----- Fragmento del documento -----

Al igual que sus íntimos, el puñado de habitantes, apenas 300, que compone el censo de la pedanía iliturgitana de Llanos del Sotillo tampoco estaba al corriente del modo en que se ganaba la vida su convecino Juan Francisco Trujillo, quien ha declarado en dos juzgados de Andújar (Jaén) que recibió casi un millón de euros de subvención para dos empresas inexistentes y que, cuando trabajaba de chófer para el ex director general de empleo, Francisco Javier Guerrero, compraba a diario con ese dinero cocaína para él y para su jefe, al que, según expone en su testimonio, regaló también relojes, cuadros antiguos, ropa e incluso un piano con fondos públicos.
La breve conversación telefónica con ABC la mantuvo Trujillo desde la vivienda adosada que tiene en Llanos del Sotillo, que desentona con el resto de inmuebles de la calle Madreselva. Y no sólo por el color albero, que chirría en un entorno de fachadas blancas faltas de una mano de cal, sino por su costoso enrejado, por la calidad de los materiales exteriores que, según una vecina, son poca cosa en comparación con el equipamiento interior de la casa, imposible de adquirir, en su opinión, con un par de sueldos modestos.
Por este motivo a los vecinos no les ha cogido de improviso la declaración, aunque admiten que les ha sorprendido la magnitud del escándalo. «Sabíamos que había algo gordo detrás, pero no tanto», dice a preguntas de este periódico un anciano, cuya falta de aprecio al chófer se deriva al parecer de la supuesta altivez de éste. «No saluda a nadie. Se cree alguien y eso que cuando vino aquí no tenía nada», apostilla. Es lo que sugiere también una joven ama de casa, quien entiende que las propiedades de Trujillo no se corresponden con el salario que supuestamente gana un chófer de la Junta de Andalucía. Así lo expone mientras indica a los periodistas el camino a seguir para llegar a la vivienda del ex conductor de la administración autonómica: «Vais a dar con ella a la primera. Es, con diferencia, la casa más bonita de la calle».
También un coche, propiedad al parecer de la Junta de Andalucía, lleva aparcado más de un año frente a la vivienda de Trujillo. Los vecinos aseguran que el vehículo, un Opel Vectra, era utilizado por el chófer del ex director general de Trabajo cuando estaba empleado en la administración autonómica. Si fuera un vehículo a estrenar, su valor en el mercado, dado su equipamiento (sensor de aparcamiento, cristales tintados y techo corredizo) superaría previsiblemente los 20.000 euros.

----- Registros del conjunto -----

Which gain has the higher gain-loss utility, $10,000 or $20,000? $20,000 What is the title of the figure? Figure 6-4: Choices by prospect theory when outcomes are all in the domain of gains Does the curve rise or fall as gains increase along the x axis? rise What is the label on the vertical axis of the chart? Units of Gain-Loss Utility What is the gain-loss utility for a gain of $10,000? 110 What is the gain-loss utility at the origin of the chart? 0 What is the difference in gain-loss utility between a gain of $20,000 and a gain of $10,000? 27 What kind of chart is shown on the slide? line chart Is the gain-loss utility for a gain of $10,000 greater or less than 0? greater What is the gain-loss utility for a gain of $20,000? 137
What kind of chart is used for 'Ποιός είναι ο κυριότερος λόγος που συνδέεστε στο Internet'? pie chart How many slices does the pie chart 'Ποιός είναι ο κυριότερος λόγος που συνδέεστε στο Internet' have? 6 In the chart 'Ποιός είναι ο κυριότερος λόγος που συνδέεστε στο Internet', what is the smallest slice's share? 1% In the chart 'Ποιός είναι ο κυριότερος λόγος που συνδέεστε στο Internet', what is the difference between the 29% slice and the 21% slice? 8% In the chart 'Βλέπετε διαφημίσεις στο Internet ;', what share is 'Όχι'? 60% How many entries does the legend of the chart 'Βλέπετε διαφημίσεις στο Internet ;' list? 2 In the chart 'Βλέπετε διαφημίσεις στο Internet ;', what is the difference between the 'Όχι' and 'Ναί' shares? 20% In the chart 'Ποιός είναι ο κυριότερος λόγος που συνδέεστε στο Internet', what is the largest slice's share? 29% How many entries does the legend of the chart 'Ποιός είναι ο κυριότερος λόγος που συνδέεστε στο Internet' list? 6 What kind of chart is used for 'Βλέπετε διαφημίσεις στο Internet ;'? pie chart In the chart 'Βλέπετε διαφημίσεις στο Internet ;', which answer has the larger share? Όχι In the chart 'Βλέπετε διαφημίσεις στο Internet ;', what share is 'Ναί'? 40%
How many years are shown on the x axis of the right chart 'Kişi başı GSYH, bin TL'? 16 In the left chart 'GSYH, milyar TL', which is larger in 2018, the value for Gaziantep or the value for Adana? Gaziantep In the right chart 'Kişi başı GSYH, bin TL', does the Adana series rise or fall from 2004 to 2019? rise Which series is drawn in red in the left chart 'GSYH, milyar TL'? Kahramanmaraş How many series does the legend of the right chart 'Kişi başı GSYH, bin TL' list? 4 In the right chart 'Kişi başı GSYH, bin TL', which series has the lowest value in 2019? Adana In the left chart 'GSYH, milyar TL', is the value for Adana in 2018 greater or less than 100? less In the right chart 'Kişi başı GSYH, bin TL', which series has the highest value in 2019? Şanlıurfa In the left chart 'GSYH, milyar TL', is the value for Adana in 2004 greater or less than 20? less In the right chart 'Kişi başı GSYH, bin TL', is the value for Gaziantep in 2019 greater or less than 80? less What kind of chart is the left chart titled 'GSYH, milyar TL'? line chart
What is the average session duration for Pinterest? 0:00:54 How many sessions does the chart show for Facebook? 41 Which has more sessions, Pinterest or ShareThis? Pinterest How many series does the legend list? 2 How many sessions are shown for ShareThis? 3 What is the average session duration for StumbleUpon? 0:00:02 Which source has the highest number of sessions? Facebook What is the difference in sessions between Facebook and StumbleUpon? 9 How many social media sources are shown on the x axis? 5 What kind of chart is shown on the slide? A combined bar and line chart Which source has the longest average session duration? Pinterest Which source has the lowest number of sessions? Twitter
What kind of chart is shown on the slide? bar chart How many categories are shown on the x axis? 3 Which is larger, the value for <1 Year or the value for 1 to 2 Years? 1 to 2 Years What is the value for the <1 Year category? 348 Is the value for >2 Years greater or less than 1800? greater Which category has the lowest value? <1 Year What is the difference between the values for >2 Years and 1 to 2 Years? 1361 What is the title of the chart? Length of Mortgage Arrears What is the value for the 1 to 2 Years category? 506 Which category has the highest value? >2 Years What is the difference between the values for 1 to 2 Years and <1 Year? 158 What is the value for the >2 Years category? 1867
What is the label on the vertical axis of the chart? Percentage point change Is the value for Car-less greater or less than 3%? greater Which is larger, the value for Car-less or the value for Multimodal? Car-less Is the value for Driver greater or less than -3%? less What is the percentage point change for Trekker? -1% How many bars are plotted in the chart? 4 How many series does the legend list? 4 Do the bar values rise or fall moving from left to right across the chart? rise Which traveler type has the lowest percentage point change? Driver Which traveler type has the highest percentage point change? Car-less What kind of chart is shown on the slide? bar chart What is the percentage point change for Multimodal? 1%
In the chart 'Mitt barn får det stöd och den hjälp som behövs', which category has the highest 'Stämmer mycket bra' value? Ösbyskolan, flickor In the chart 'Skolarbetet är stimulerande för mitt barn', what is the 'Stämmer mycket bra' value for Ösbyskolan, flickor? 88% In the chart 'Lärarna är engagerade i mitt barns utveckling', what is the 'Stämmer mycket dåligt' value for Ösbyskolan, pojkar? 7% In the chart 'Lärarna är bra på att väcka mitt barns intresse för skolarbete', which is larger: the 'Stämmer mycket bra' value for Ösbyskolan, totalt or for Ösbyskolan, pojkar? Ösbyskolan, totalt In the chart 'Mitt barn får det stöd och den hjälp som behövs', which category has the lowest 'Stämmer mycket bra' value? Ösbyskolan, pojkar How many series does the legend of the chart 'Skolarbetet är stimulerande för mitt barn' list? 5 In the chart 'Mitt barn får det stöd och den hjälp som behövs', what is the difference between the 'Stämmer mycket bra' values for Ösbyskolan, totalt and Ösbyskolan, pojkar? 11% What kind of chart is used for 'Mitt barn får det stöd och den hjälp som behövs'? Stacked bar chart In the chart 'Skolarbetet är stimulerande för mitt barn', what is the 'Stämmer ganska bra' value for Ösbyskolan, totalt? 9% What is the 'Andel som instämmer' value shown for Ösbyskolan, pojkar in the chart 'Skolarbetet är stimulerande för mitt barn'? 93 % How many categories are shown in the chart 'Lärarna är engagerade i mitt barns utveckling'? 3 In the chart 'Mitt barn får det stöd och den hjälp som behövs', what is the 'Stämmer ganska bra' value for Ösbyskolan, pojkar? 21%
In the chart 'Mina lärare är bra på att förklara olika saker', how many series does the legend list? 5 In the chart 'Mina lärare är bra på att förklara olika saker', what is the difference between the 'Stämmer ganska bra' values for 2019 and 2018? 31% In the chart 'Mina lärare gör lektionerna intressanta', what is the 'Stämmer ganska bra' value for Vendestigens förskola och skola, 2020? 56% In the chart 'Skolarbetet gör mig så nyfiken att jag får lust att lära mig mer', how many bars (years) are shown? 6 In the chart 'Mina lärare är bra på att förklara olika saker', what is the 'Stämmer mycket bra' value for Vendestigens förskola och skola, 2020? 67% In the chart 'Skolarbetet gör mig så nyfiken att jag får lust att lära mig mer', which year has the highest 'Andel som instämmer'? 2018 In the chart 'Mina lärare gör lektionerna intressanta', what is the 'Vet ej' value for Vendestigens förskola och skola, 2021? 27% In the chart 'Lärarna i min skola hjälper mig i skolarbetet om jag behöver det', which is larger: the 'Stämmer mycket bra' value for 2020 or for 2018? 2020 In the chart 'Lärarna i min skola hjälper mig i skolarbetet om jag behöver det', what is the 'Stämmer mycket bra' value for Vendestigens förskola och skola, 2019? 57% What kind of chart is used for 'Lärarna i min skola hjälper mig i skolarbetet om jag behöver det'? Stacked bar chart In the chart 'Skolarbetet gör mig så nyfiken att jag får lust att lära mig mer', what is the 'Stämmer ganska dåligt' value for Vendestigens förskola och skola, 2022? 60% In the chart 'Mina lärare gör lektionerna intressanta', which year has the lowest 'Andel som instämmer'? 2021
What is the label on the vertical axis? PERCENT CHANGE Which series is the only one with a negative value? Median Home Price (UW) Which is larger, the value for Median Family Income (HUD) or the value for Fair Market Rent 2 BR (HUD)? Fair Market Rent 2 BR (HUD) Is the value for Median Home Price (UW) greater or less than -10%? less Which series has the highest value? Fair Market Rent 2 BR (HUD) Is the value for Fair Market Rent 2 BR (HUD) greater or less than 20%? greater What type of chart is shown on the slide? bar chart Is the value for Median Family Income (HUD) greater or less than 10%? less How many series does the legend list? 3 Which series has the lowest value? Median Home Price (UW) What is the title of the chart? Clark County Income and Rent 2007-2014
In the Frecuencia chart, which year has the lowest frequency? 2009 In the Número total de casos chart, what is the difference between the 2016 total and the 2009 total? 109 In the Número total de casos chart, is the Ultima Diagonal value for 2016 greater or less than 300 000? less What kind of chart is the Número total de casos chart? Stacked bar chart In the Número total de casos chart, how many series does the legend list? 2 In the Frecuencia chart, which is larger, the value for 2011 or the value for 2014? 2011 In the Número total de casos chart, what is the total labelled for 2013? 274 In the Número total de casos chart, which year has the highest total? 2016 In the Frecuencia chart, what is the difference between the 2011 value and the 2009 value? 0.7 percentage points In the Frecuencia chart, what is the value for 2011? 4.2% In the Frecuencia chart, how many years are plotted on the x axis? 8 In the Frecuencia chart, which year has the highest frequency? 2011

-----

Copie textualmente la parte del fragmento del documento que empieza en las palabras «También un coche, propiedad» y termina tras «los 20.000 euros.».

También un coche, propiedad al parecer de la Junta de Andalucía, lleva aparcado más de un año frente a la vivienda de Trujillo. Los vecinos aseguran que el vehículo, un Opel Vectra, era utilizado por el chófer del ex director general de Trabajo cuando estaba empleado en la administración autonómica. Si fuera un vehículo a estrenar, su valor en el mercado, dado su equipamiento (sensor de aparcamiento, cristales tintados y techo corredizo) superaría previsiblemente los 20.000 euros.